-------- GIVEN PASSAGE --------
Tuesday, 25 April 2017

The Letter That Hit Me In The Feels





Racha is my mother’s cousin and the youngest in her generation. Being only 6 years older than I am, our generation in the family always considered her part of us young ones. Racha had always been a perfect example of the creative, stylish, art-loving, big-hearted, inspirational, independent woman. 



A major memory I recall is this one fun trip in 1989 when I was 11 and went with my grandmother to visit my aunt in L.A. This was when Racha, whose late father was my grandmother’s younger and only brother and who was 16 then, joined us for a while. The featured photo in Disneyland with my aunt and grandmother is from that trip.



12 years later when we left the hotel life and I moved to my own flat in Zamalek I had to paint it before moving in. Of course 23-year-old me had no idea or experience to be able to chose the colours. My mother suggested I ask Racha and that was precisely what I did. She came over and in less than 10 minutes she narrowed down the options, making it a much easier task. Eventually, I went along with her choices, one of which was a cool reddish colour for the stairs. Another tip is how the painter should use a sponge to get that spongy light blue, which was what I also went with.

Fast-forwarding to another 17 years during this current trip to Egypt, I got to meet her adorable Labrador, Dahab. When I offered to take it for daily walks around Zamalek, she kindly agreed. They had just moved back after a few years living by the Pyramids area where the family enjoyed a spacious garden; and as I came to reckon, the dog need those walks as much as I need them. For someone who works on his laptop for more than 12 hours a day, such breaks become essential to recharge.

My ecclesiastical love for dogs and for bonding with them beside missing having my own are other reasons which made those daily walks highly enjoyable. Now three months later, Dahab — who shares the kind nature of his hooman — and I became BFFs.

Both of us being talkative, fun-loving, and animated, Racha and I always got along perfectly well. For those past 40 years of my life, we have never fought, clashed, or had awkward moments... not even once.
--------
:: INSTRUCTION ::
Condense the paragraph in the post about Racha that begins "12 years later when we left the hotel life" into a short bulleted list of its main facts.
-------- PROVIDED MATERIAL --------
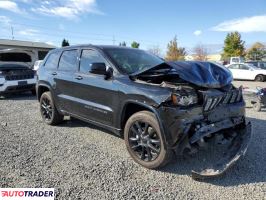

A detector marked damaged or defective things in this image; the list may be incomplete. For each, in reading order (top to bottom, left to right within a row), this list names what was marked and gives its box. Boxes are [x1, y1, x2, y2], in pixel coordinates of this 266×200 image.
--------
:: THE COMPLETED TASK ::
- Twelve years after the 1989 trip, the writer left hotel life and moved into a flat in Zamalek, which needed painting first.
- At 23, the writer had no experience choosing colors, so on the mother's suggestion asked Racha for help.
- In under 10 minutes, Racha narrowed down the options.
- The writer went with her choices, including a cool reddish color for the stairs.
- On her tip, the painter used a sponge to create a spongy light blue, which the writer also chose.